The only time I've had a problem in a tank is when I had a culture in there that had mites. While they may not hurt your frogs directly, they can do it indirectly by affecting your fly cultures.


----------



## kyle1745 (Feb 15, 2004)

I would not say harmless... They have been known to stress frogs out. I'm not a mite expert but there more than a few types and I'm sure more than a few that can hurt the frogs.


----------



## masterbreed (May 9, 2006)

can grain mites hurt frogs? cause im pretty sure that is what i have...


----------



## audioandroid (Mar 13, 2005)

any infestation of mites in the tank could certainly stress the frogs. i was under the impression that we were talking about frogs ingesting mites that come attached to the flies. the tank being over run by mites is a different story. i don't think it could be a good thing.


----------



## masterbreed (May 9, 2006)

well there isnt that many what i believe to be mites in there right now


----------



## gturmindright (Mar 15, 2006)

Won't the frogs eat them?


----------



## masterbreed (May 9, 2006)

i hope so i believe i may have some in my 60 g terrarium and it appeared they were eating something that looked like mites


----------



## Guest (Jul 18, 2006)

Another consideration is that the mites might be attacking your plants.
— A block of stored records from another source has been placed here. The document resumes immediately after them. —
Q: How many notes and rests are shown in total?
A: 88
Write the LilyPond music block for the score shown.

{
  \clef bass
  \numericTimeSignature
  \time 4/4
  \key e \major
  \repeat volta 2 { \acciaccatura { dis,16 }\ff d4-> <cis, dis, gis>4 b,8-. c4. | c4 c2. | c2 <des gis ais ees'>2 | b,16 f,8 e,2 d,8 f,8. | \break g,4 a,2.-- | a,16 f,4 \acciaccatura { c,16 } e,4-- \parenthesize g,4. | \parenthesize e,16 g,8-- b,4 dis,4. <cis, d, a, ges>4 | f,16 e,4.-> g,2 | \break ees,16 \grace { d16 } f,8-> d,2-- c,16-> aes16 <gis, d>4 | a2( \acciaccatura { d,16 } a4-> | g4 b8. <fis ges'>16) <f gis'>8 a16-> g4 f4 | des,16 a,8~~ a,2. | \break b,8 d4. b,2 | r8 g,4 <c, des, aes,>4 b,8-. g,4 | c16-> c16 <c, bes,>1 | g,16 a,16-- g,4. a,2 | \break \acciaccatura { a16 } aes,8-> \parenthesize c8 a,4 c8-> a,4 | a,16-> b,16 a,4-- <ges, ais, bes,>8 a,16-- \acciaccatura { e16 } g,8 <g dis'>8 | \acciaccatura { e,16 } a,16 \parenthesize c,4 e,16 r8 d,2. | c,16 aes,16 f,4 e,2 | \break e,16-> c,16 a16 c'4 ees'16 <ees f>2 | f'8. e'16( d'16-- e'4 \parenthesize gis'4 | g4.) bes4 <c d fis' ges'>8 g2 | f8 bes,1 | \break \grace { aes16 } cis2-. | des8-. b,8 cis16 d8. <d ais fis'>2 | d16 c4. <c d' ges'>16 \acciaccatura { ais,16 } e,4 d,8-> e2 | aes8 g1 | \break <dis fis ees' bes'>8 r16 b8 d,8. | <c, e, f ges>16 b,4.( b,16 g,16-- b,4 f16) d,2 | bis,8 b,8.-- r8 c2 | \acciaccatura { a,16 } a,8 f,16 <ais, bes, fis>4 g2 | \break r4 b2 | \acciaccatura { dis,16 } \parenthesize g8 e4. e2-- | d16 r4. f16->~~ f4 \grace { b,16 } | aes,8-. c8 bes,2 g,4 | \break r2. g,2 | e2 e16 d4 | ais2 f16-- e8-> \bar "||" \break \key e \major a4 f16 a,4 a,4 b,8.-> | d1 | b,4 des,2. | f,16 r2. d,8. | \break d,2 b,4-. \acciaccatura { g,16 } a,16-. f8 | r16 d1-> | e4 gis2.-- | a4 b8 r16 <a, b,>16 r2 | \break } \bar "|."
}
I've always considered mites to be a bad thing.


----------



## kyle1745 (Feb 15, 2004)

I would not see them as a good thing.. they can quickly get out of control. I've sen frogs eat them and seen others ignore them.


----------



## defaced (May 23, 2005)

Here's how I'd approach the problem. 

One of two things are happening:
1) mites are reproducing inside the tank
2) mites are migrating into your tank

First I'd treat case number 2 by buying some Benzyl Benzoate and some paper tape (like brown paper packing tape). Treat the tape with the mite stuff and make a perimeriter around the rim of your tank with it. That will keep any mites that want in your tank out of it.

If that doens't solve the problem, I'd do the CO2 method of extermination which you can find around here somewhere. Marty came up with it and I think he gives a nice write up of it on Vivaria Forums (?).


----------



## masterbreed (May 9, 2006)

yes i read that with the dry ice i am thinking of doing that thanks for all the help


----------



## kyle1745 (Feb 15, 2004)

With mites im not sure there is a perfect solution, other than managing them. I believe my minor issues with it were related to over feeding in a couple of tanks. After backing off the frogs in those tanks seem to manage them and keep things in line. Now I have heard of larger frogs not eating them and thus being over run buy them. Cooler temperatures also reduce mite, which maybe one of the reasons they like our tanks and cultures.


----------



## geckguy (Mar 8, 2004)

I have heard of a case of adult frogs being killed by them, I am not sure if they died from stress, or that the mites were actually feeding on the frog. This happened to a friend, and was substantiated by a DVM. He believes they came in with an order of crickets.My best advice is to get rid of them ASAP.


----------



## masterbreed (May 9, 2006)

what could i kill them with?


----------



## masterbreed (May 9, 2006)

does anyone have pics of springtails in there terrarium because the bugs i thought were grain mites are growing longer and ive seen some in my other terrarium and my frogs seem to be eating them up like pigs


----------